= Instruction =
Transcribe the article below on the Danone-led biodiversity coalition word for word.

= Reading passage =
+ + + +

Danone is leading some of the world’s biggest companies in food and beverage, personal-care and luxury to join forces to push for regenerative agriculture, a holistic method of farming that rebuilds resources instead of depleting them.

Google Inc., Nestle SA and L’Oreal are among the 19 companies in the newly-formed coalition, Danone Chief Executive Officer Emmanuel Faber said at the United Nations Climate Action Summit in New York on Monday. Other companies participating include Mars Inc. and Kellogg Co., as well as Dove soap maker Unilever, Gucci owner Kering and specialty chemicals maker Royal DSM NV.

The move comes a year before the United Nations is set to update its strategic plans for improving biodiversity from 2020 to 2030. While concerns have mounted on the impacts of climate change, the spotlight has mainly been on reducing plastic waste and carbon emissions, and not biodiversity, Faber said in an interview.

“The way we’ve created the food system over the last 50 years has been to focus on driving economies of scale and simple solutions, but it’s over-simplistic now,” he said. “We have a complete loss of diversity.”

Faber pointed to the U.S. dairy sector, where some 99% of the cows are Holstein cattle, and to big, mono-cropped agricultural farms that house significantly fewer worms per hectare (2.5 acres) than in natural, healthy soil. And just nine out of the 6,000 plant species that are cultivated for food account for more than half of the world’s crop production, according to the Food and Agriculture Organization.

Big Food Rethinks Farming To Fight a Lack of Crop Diversity

“We are in a very risky situation from a resilience standpoint if anything happens to any of these species,” Faber said.

The group, dubbed “One Planet Business for Biodiversity,” seeks to provide a UN meeting in China next year with achievable targets for 2030. Those set a decade ago have not been met.

+ + + +

= Data block =
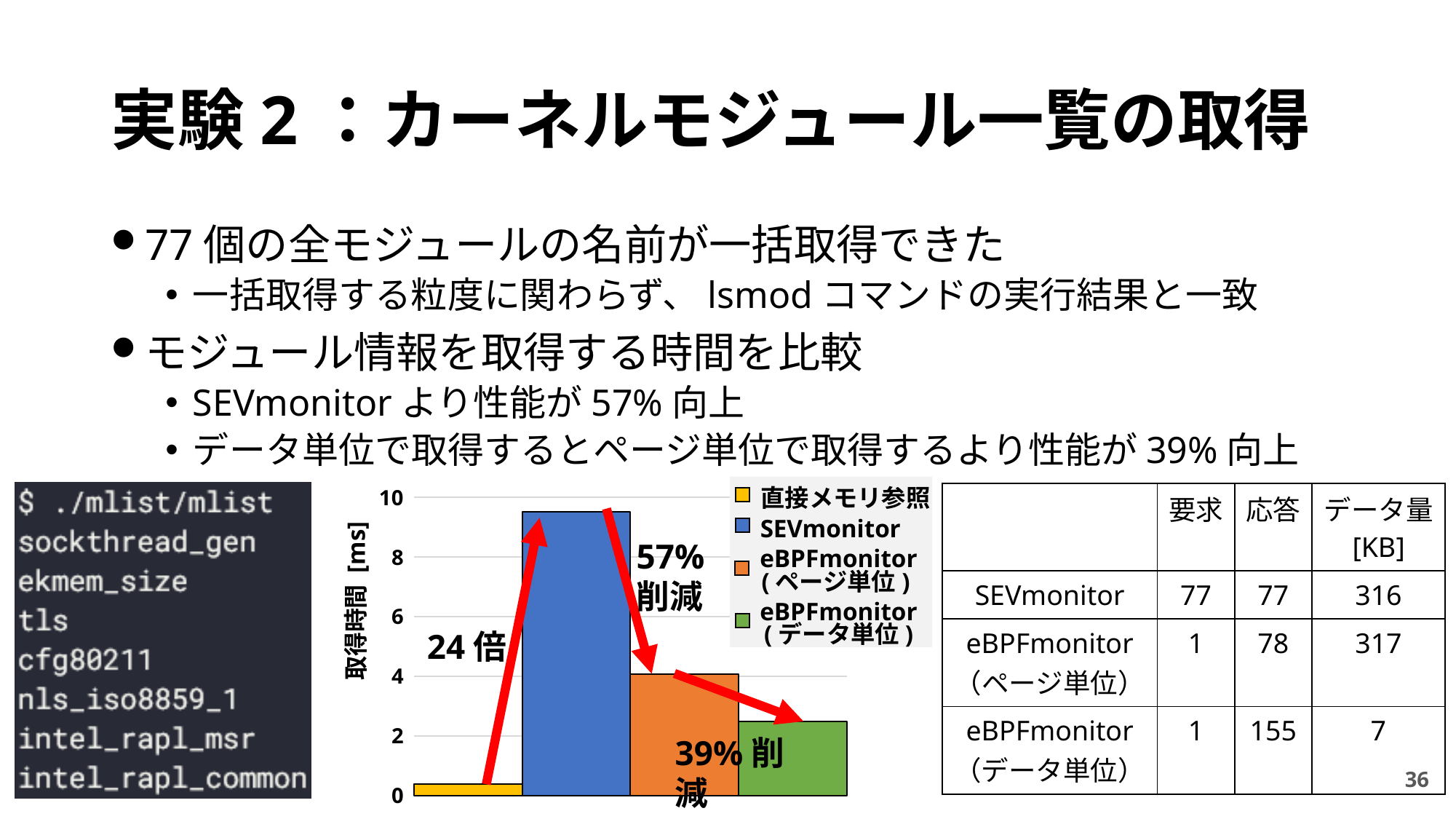
Is the 取得時間 for SEVmonitor greater or less than 8 ms? greater Which series has the lowest 取得時間 in the chart? 直接メモリ参照 How many entries does the chart legend list? 4 Is the 取得時間 for 直接メモリ参照 greater or less than 2 ms? less What kind of chart is shown on the slide? bar chart What is the label of the vertical axis of the chart? 取得時間 [ms] Is the 取得時間 for eBPFmonitor (データ単位) greater or less than 2 ms? greater Which has a larger 取得時間, eBPFmonitor (ページ単位) or eBPFmonitor (データ単位)? eBPFmonitor (ページ単位) Which series has the highest 取得時間 in the chart? SEVmonitor Which has a larger 取得時間, SEVmonitor or eBPFmonitor (ページ単位)? SEVmonitor What colour is the bar for SEVmonitor in the chart? blue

+ + + +

= Exercise solution =
Danone is leading some of the world’s biggest companies in food and beverage, personal-care and luxury to join forces to push for regenerative agriculture, a holistic method of farming that rebuilds resources instead of depleting them.

Google Inc., Nestle SA and L’Oreal are among the 19 companies in the newly-formed coalition, Danone Chief Executive Officer Emmanuel Faber said at the United Nations Climate Action Summit in New York on Monday. Other companies participating include Mars Inc. and Kellogg Co., as well as Dove soap maker Unilever, Gucci owner Kering and specialty chemicals maker Royal DSM NV.

The move comes a year before the United Nations is set to update its strategic plans for improving biodiversity from 2020 to 2030. While concerns have mounted on the impacts of climate change, the spotlight has mainly been on reducing plastic waste and carbon emissions, and not biodiversity, Faber said in an interview.

“The way we’ve created the food system over the last 50 years has been to focus on driving economies of scale and simple solutions, but it’s over-simplistic now,” he said. “We have a complete loss of diversity.”

Faber pointed to the U.S. dairy sector, where some 99% of the cows are Holstein cattle, and to big, mono-cropped agricultural farms that house significantly fewer worms per hectare (2.5 acres) than in natural, healthy soil. And just nine out of the 6,000 plant species that are cultivated for food account for more than half of the world’s crop production, according to the Food and Agriculture Organization.

Big Food Rethinks Farming To Fight a Lack of Crop Diversity

“We are in a very risky situation from a resilience standpoint if anything happens to any of these species,” Faber said.

The group, dubbed “One Planet Business for Biodiversity,” seeks to provide a UN meeting in China next year with achievable targets for 2030. Those set a decade ago have not been met.